O Casamento no Islã: Considerado de um Ponto de Vista Legal



 

Do ponto de vista legal o Islã  vê o casamento como um ‘aqd’ ou um contrato.
Como qualquer outro contrato, o contrato de casamento requer total e livre consentimento das partes envolvidas.  Os pais ou guardiões de qualquer das partes podem aconselhar, escolher um cônjuge ou usar persuasão, mas a decisão final deve ser resultado da livre escolha de cada cônjuge, mesmo que esta livre escolha consista de nada mais do que aceitar a escolha dos pais ou guardiões.
Este direito de escolha é razoavelmente bem reconhecido no caso dos homens mas (infelizmente) não no caso das mulheres.

No Sagrado Alcorão nós lemos: " não herde as mulheres contra a sua vontade " (4:19) e nos Hadiths nós encontramos tradições como as seguintes: 

" Khansa bint Khidhan que teve uma união precedente, contou que quando seu pai a casou e ela desaprovou o ato, ela foi ao mensageiro de Deus e ele revogou sua união." (Bukhari, Ibn Majah) 

"A [ menina que nunca foi casada ] veio ao mensageiro de Deus e mencionou que seu pai a tinha casado contra a vontade dela, e o profeta permitiu que ela exercesse sua escolha." (Abu Da'ud, na autoridade de Ibn ' Abbas).

Assim como todo adulto pode entrar em qualquer contrato legal, da mesma forma todo homem ou mulher adulto pode arranjar sua própria união, contanto que durante o processo não haja nenhum contato sexual, ou seja, não existe namoro no estilo norte-americano.


Sabe-se bem que Khadijah, a primeira esposa do profeta, arranjou sua própria união com o profeta. É verdade que isto aconteceu antes que sayyadna Muhammad recebesse a profecia.  Mas se um arranjo por uma mulher de sua própria união fosse assim tão vergonhoso aos olhos de Allah como é aos olhos de alguns muçulmanos,  Ele teria impedido de algum modo seu mensageiro de tal união.
Além disso, existem alguns ahadith que mostram que mesmo após ter recebido a profecia  sayyadna Muhammad não desaprovou que as mulheres arranjassem sua própria união.

Nós citamos aqui um hadith: "Uma mulher veio ao mensageiro de Deus e ofereceu-se a ele (em casamento). Quando ficou por muito tempo (sem receber uma resposta) um homem levantou e disse: Mensageiro de Deus!  Case-me com ela se não a quiser.  Ele perguntou ao homem se ele tinha qualquer coisa a dar como dote (presente de casamento), e quando ele respondeu que não tinha nada além da roupa que estava usando, o profeta disse: Procure algo, mesmo que seja uma aliança de ferro.
A seguir quando o homem tinha procurado e não tinha encontrado nada, o mensageiro de Deus perguntou-lhe se ele conhecia qualquer coisa do Alcorão. Quando o homem respondeu que conhecia a Surata assim e assim e a Surata assim e assim, o mensageiro de Deus disse: Eu a dou em casamento.
——————————
*Tarefa*
Reproduza fielmente o trecho do texto sobre o casamento no Islã que começa nas palavras "No Sagrado Alcorão" e termina logo depois de "no estilo norte-americano.".

*Excertos de dados*
——————————
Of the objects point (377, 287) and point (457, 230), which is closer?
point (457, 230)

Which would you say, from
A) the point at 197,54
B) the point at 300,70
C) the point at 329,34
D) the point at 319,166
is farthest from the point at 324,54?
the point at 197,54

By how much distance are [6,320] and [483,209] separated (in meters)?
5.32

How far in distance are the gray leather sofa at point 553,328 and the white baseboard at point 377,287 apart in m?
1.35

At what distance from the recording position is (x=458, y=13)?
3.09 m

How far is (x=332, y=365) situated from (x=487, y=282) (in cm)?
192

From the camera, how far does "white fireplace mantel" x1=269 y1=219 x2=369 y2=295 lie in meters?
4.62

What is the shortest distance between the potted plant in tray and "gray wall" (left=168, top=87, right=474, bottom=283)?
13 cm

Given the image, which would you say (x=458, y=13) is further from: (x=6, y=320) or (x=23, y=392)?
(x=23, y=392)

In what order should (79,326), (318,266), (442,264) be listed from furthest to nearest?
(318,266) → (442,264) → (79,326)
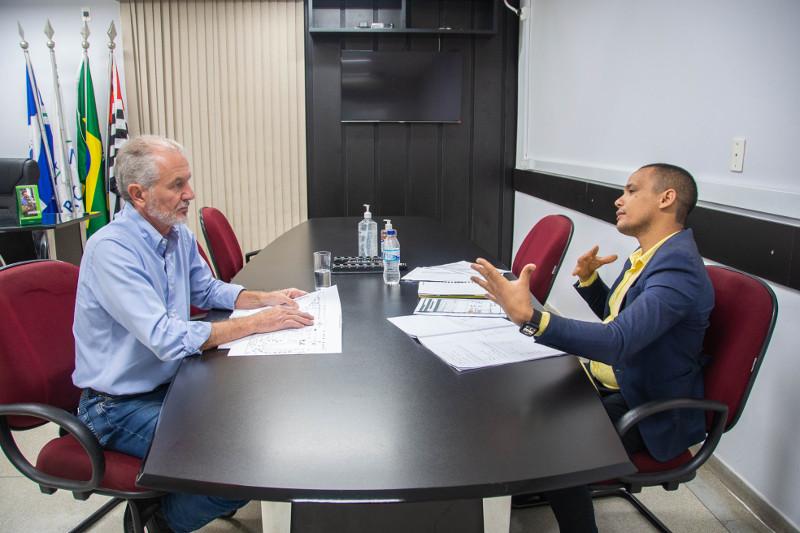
——————————
*Resposta escrita*
No Sagrado Alcorão nós lemos: " não herde as mulheres contra a sua vontade " (4:19) e nos Hadiths nós encontramos tradições como as seguintes: 

" Khansa bint Khidhan que teve uma união precedente, contou que quando seu pai a casou e ela desaprovou o ato, ela foi ao mensageiro de Deus e ele revogou sua união." (Bukhari, Ibn Majah) 

"A [ menina que nunca foi casada ] veio ao mensageiro de Deus e mencionou que seu pai a tinha casado contra a vontade dela, e o profeta permitiu que ela exercesse sua escolha." (Abu Da'ud, na autoridade de Ibn ' Abbas).

Assim como todo adulto pode entrar em qualquer contrato legal, da mesma forma todo homem ou mulher adulto pode arranjar sua própria união, contanto que durante o processo não haja nenhum contato sexual, ou seja, não existe namoro no estilo norte-americano.